However, the decline in the labor share has been the source of a potential realization crisis for the system. The decline in the purchasing power of workers limited their potential to consume. Demand deficiency and financial deregulation reduced investments despite increasing profitability. Thus neoliberalism only replaced the profit squeeze and over-accumulation problems of the 1970s with the realization problem. Financial innovations and debt-led consumption seemed to offer a short-term solution to this potential realization crisis. Since summer 2007 this solution has also collapsed. The crisis was tamed via major banking rescue packages and fiscal stimuli. Now the financial speculators and corporations are relabeling the crisis as a “fiscal” or “sovereign debt crisis” and pressurizing the governments in diverse countries ranging from Greece to Britain to cut spending to avoid taxes on their profits and wealth. The governments agreeing to the cuts are acting as if these same speculators were not the beneficiaries of decades long neoliberal policies and the main creators of the crisis. The public spending cuts are being formulated as “cutting the waste” and are obscuring the fact that public debt would not be there, if it were not for the bank rescue packages, counter-cyclical fiscal stimuli, and the loss of tax revenues due to the crisis. The pressure on wages associated with budget cuts is great news for the corporations! However the push for public debt reduction is the biggest threat to recovery. It is debatable where the recovery will come from, even if the bottom of the recession were reached, once the fiscal stimuli are withdrawn.

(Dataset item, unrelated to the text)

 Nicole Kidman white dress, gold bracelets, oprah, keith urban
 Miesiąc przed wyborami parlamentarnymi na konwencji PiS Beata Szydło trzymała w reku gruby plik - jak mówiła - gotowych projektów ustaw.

Wage suppression, global imbalances and Europe

The realization crisis at the origin of the crisis based on wage suppression was deeply connected to global imbalances. The debt-led consumption model generated a current account deficit in countries like US and Britain. This deficit was financed by the surpluses of developed countries such as Germany and Japan, developing countries like China and South Korea, or the oil rich Middle Eastern nations. In most cases current account surpluses were made possible by wage suppression.

In the European context, the wage suppression strategy and current account surpluses of countries like Germany were matched with current account deficits, public or private debt in the periphery of the Euro Zone, in particular in Greece, Portugal, Spain, and Ireland or in Eastern Europe, in particular in Hungary, Baltic States, Romania, and Bulgaria, and also in some core countries like Britain and Italy. The crisis laid bare the historical divergences within Europe, and now transformed the global crisis into a European crisis.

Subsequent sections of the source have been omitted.